● **WRITTEN PROBLEM**
Please copy every line of the records below word for word, leaving out the pictures.

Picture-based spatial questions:
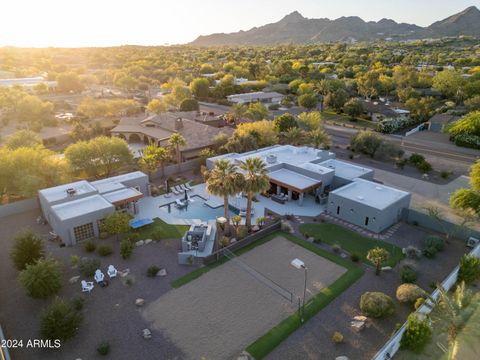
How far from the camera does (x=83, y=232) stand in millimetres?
33781

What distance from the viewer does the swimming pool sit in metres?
39.3

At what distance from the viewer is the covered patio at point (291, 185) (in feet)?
135

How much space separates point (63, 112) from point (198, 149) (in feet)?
192

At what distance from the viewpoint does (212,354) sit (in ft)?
70.1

● **REPLY TO THE TASK**
How far from the camera does (x=83, y=232) stand in millimetres?
33781

What distance from the viewer does the swimming pool sit in metres?
39.3

At what distance from the viewer is the covered patio at point (291, 185) (in feet)?
135

How much space separates point (63, 112) from point (198, 149) (in feet)?
192

At what distance from the viewpoint does (212,354) sit (in ft)?
70.1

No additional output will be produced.